Working at the family level, community health workers identified overarching stressors, such as a lack of communication, food insecurity, generational differences in attitude towards culture, and domestic violence. Based on each family’s unique dynamic, they incorporated conflict and stress management techniques into their sessions. 

“The pilot intervention showed some positive effects in terms of decreasing stress and depressive symptoms, and even increasing some COVID-19 protective behaviors like social distancing,” said Gonzalez-Guarda. Her team applied for additional funding to scale up the intervention and help even more families. 

Task sharing was successful in this instance, said Gonzalez-Guarda because “community health workers by definition are from the community that they work with, so they have that lived experience that gives them an expertise that many trained psychologists and psychiatrists just don't have.” 

For Puffer, seeing a progressive approach like task sharing implemented across projects is exactly the sort of lesson-sharing that she hopes the center will nurture within the Duke community. Specifically, she hopes to get researchers who work in very different areas of the world talking and sharing ideas for expanding care. 

“That’s something that I think the center is going to be able to encourage at Duke, because we have people who work on mental health disparities locally who we can encourage to work globally, and vice versa,” she said. 

Currently, over 35 faculty and some 20 undergraduate and graduate student trainees across Duke are partnered with the center, and their specialties include nursing, neuropsychology, epidemiology, policy, and philosophy.  
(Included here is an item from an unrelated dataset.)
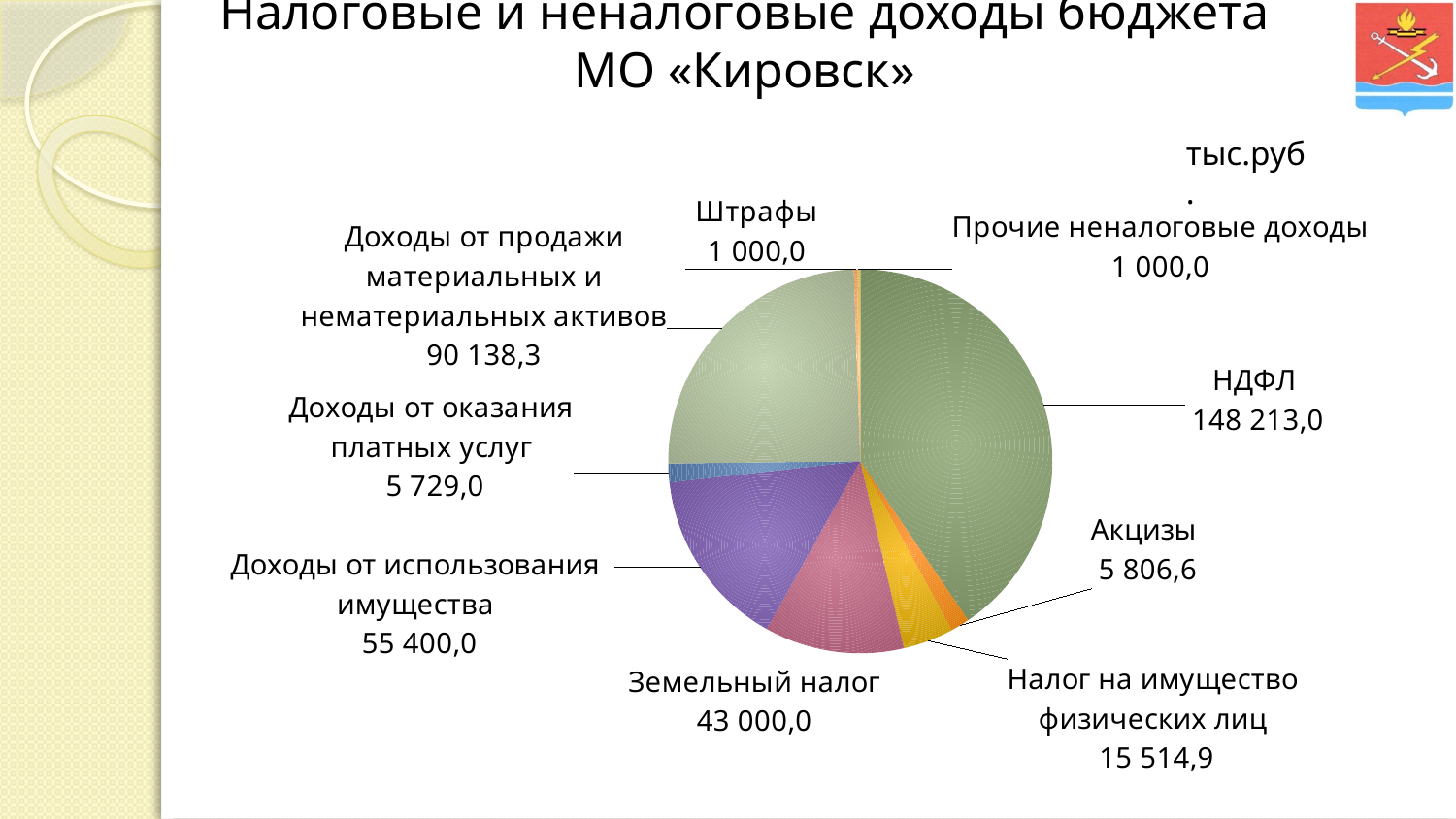
Which is larger, Доходы от использования имущества or Налог на имущество физических лиц? Доходы от использования имущества What kind of chart is shown on the slide? pie chart How many slices does the pie chart have? 9 What is the value for Доходы от продажи материальных и нематериальных активов? 90 138,3 What is the value for Акцизы? 5 806,6 What is the value for НДФЛ? 148 213,0 What is the value for Налог на имущество физических лиц? 15 514,9 What is the difference between Доходы от использования имущества and Земельный налог? 12 400,0 Which category has the largest slice of the pie? НДФЛ What is the value for Земельный налог? 43 000,0 What is the difference between НДФЛ and Земельный налог? 105 213,0 In what units are the values on the chart given? тыс.руб.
With the formation of the center, which is funded by the Bill and Melinda Gates Foundation through the Duke Global health Institute, “we were able to take what we've been doing for years here in global mental health with a smaller group of faculty and expand it,” said Puffer. “It’s an exciting time for everyone involved.” 

Lindsay Key is a freelance science writer and editor specializing in human health and the environment.